= EXERCISE GOAL =
Please repeat the data shown below, word for word.

%%

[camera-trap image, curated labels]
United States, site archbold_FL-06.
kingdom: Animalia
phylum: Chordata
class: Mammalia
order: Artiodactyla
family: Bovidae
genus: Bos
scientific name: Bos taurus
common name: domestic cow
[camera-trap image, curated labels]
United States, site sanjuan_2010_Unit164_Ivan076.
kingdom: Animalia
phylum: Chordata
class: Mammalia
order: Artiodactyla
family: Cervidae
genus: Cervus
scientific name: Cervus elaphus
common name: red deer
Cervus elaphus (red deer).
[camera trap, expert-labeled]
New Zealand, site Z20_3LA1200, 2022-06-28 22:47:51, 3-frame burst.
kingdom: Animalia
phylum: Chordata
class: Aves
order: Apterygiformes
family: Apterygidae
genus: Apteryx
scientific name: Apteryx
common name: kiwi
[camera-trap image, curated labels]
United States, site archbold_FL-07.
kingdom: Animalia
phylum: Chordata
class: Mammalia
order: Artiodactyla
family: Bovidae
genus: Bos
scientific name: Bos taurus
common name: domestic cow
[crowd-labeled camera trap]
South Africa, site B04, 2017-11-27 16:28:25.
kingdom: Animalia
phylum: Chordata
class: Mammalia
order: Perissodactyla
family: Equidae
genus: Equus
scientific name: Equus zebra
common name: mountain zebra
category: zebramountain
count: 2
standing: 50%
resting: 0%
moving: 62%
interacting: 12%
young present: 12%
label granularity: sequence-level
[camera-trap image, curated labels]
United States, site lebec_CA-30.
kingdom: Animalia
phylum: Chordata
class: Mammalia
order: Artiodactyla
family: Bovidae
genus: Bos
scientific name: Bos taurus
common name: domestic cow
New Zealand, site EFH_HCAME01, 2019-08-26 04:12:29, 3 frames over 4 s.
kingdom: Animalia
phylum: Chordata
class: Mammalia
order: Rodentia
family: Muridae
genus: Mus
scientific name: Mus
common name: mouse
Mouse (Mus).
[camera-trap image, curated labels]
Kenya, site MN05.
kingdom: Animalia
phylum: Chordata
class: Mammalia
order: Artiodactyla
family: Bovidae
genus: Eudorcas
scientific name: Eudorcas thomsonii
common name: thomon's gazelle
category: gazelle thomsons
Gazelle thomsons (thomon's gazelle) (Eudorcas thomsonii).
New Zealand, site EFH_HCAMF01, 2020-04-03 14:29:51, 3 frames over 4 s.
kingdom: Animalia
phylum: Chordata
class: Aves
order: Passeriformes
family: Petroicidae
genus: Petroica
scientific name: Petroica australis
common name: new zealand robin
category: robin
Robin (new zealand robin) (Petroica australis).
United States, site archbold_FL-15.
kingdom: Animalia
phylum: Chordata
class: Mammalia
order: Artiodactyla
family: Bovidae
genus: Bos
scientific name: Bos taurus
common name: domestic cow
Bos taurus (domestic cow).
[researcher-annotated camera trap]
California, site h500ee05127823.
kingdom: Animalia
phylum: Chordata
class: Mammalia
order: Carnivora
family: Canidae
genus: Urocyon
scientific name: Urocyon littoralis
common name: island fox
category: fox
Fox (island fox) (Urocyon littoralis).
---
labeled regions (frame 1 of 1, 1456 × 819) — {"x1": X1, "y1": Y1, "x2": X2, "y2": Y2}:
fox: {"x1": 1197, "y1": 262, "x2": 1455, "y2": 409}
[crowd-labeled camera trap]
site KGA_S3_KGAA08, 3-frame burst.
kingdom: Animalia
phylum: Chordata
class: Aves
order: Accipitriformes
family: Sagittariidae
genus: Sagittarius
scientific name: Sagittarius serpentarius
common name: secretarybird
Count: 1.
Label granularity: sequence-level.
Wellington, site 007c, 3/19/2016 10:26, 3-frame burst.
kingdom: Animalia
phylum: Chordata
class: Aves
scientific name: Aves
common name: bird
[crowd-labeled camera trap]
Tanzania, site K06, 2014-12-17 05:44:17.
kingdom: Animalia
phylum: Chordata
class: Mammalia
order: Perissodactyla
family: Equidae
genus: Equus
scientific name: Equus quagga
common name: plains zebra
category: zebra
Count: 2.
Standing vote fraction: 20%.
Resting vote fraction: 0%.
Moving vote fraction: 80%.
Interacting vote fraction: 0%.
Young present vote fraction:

%%

= WRITTEN RESPONSE =
[camera-trap image, curated labels]
United States, site archbold_FL-06.
kingdom: Animalia
phylum: Chordata
class: Mammalia
order: Artiodactyla
family: Bovidae
genus: Bos
scientific name: Bos taurus
common name: domestic cow
[camera-trap image, curated labels]
United States, site sanjuan_2010_Unit164_Ivan076.
kingdom: Animalia
phylum: Chordata
class: Mammalia
order: Artiodactyla
family: Cervidae
genus: Cervus
scientific name: Cervus elaphus
common name: red deer
Cervus elaphus (red deer).
[camera trap, expert-labeled]
New Zealand, site Z20_3LA1200, 2022-06-28 22:47:51, 3-frame burst.
kingdom: Animalia
phylum: Chordata
class: Aves
order: Apterygiformes
family: Apterygidae
genus: Apteryx
scientific name: Apteryx
common name: kiwi
[camera-trap image, curated labels]
United States, site archbold_FL-07.
kingdom: Animalia
phylum: Chordata
class: Mammalia
order: Artiodactyla
family: Bovidae
genus: Bos
scientific name: Bos taurus
common name: domestic cow
[crowd-labeled camera trap]
South Africa, site B04, 2017-11-27 16:28:25.
kingdom: Animalia
phylum: Chordata
class: Mammalia
order: Perissodactyla
family: Equidae
genus: Equus
scientific name: Equus zebra
common name: mountain zebra
category: zebramountain
count: 2
standing: 50%
resting: 0%
moving: 62%
interacting: 12%
young present: 12%
label granularity: sequence-level
[camera-trap image, curated labels]
United States, site lebec_CA-30.
kingdom: Animalia
phylum: Chordata
class: Mammalia
order: Artiodactyla
family: Bovidae
genus: Bos
scientific name: Bos taurus
common name: domestic cow
New Zealand, site EFH_HCAME01, 2019-08-26 04:12:29, 3 frames over 4 s.
kingdom: Animalia
phylum: Chordata
class: Mammalia
order: Rodentia
family: Muridae
genus: Mus
scientific name: Mus
common name: mouse
Mouse (Mus).
[camera-trap image, curated labels]
Kenya, site MN05.
kingdom: Animalia
phylum: Chordata
class: Mammalia
order: Artiodactyla
family: Bovidae
genus: Eudorcas
scientific name: Eudorcas thomsonii
common name: thomon's gazelle
category: gazelle thomsons
Gazelle thomsons (thomon's gazelle) (Eudorcas thomsonii).
New Zealand, site EFH_HCAMF01, 2020-04-03 14:29:51, 3 frames over 4 s.
kingdom: Animalia
phylum: Chordata
class: Aves
order: Passeriformes
family: Petroicidae
genus: Petroica
scientific name: Petroica australis
common name: new zealand robin
category: robin
Robin (new zealand robin) (Petroica australis).
United States, site archbold_FL-15.
kingdom: Animalia
phylum: Chordata
class: Mammalia
order: Artiodactyla
family: Bovidae
genus: Bos
scientific name: Bos taurus
common name: domestic cow
Bos taurus (domestic cow).
[researcher-annotated camera trap]
California, site h500ee05127823.
kingdom: Animalia
phylum: Chordata
class: Mammalia
order: Carnivora
family: Canidae
genus: Urocyon
scientific name: Urocyon littoralis
common name: island fox
category: fox
Fox (island fox) (Urocyon littoralis).
---
labeled regions (frame 1 of 1, 1456 × 819) — {"x1": X1, "y1": Y1, "x2": X2, "y2": Y2}:
fox: {"x1": 1197, "y1": 262, "x2": 1455, "y2": 409}
[crowd-labeled camera trap]
site KGA_S3_KGAA08, 3-frame burst.
kingdom: Animalia
phylum: Chordata
class: Aves
order: Accipitriformes
family: Sagittariidae
genus: Sagittarius
scientific name: Sagittarius serpentarius
common name: secretarybird
Count: 1.
Label granularity: sequence-level.
Wellington, site 007c, 3/19/2016 10:26, 3-frame burst.
kingdom: Animalia
phylum: Chordata
class: Aves
scientific name: Aves
common name: bird
[crowd-labeled camera trap]
Tanzania, site K06, 2014-12-17 05:44:17.
kingdom: Animalia
phylum: Chordata
class: Mammalia
order: Perissodactyla
family: Equidae
genus: Equus
scientific name: Equus quagga
common name: plains zebra
category: zebra
Count: 2.
Standing vote fraction: 20%.
Resting vote fraction: 0%.
Moving vote fraction: 80%.
Interacting vote fraction: 0%.
Young present vote fraction:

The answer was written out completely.